Exercise brief:
Retype the lines in the listing below exactly as they stand, beginning at the line that contains "Among the set" and stopping after the line that contains "3.18 metres".

Rows of spatial question data
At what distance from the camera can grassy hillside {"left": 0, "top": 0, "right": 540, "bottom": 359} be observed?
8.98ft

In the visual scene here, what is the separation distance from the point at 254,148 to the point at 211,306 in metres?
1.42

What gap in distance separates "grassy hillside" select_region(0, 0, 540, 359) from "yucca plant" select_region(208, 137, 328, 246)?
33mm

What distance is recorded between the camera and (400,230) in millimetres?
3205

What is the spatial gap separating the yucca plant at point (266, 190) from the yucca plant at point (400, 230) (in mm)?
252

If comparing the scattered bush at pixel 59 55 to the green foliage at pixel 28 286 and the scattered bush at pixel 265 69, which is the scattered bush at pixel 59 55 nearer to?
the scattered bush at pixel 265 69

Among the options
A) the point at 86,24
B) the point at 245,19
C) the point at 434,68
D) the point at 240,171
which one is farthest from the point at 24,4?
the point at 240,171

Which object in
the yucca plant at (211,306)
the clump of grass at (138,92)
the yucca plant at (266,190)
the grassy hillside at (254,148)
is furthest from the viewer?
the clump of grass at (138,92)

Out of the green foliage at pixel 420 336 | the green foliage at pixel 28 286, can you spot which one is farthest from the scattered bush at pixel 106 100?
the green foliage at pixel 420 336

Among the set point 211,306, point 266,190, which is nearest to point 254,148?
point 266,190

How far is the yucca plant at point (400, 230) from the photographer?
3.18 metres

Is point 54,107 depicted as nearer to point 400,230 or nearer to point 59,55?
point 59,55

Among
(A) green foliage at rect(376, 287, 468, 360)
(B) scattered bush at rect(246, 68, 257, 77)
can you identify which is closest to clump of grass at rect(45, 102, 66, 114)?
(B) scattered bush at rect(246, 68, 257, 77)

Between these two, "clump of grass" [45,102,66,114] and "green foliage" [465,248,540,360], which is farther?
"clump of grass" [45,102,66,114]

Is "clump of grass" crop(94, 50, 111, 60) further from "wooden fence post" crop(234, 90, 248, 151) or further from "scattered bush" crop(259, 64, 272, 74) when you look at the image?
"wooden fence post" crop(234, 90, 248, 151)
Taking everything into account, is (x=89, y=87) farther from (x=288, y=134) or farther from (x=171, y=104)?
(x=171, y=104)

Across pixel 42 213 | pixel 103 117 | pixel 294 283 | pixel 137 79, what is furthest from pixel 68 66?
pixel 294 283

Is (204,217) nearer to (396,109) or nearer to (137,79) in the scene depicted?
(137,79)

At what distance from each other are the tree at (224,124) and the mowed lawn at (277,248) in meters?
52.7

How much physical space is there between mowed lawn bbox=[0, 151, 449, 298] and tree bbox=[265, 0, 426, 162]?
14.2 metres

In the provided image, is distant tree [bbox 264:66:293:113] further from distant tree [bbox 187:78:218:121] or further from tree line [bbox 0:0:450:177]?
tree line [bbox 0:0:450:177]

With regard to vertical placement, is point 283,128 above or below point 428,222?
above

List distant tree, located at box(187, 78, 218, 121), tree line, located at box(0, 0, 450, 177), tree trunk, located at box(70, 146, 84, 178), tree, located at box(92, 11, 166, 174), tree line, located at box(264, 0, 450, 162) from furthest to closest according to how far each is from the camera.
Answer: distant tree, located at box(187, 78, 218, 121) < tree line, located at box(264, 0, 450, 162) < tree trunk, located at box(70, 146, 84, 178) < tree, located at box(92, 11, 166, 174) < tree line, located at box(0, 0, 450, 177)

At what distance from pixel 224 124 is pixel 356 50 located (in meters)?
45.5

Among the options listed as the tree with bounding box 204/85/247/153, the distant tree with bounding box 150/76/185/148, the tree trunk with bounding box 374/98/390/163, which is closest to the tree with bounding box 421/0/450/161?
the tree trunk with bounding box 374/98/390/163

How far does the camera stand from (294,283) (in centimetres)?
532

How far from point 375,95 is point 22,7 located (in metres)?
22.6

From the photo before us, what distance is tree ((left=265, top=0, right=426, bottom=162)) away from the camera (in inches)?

Solution to this exercise:
Among the set point 211,306, point 266,190, which is nearest to point 254,148?
point 266,190

How far is the yucca plant at point (400, 230) from the photographer?
3.18 metres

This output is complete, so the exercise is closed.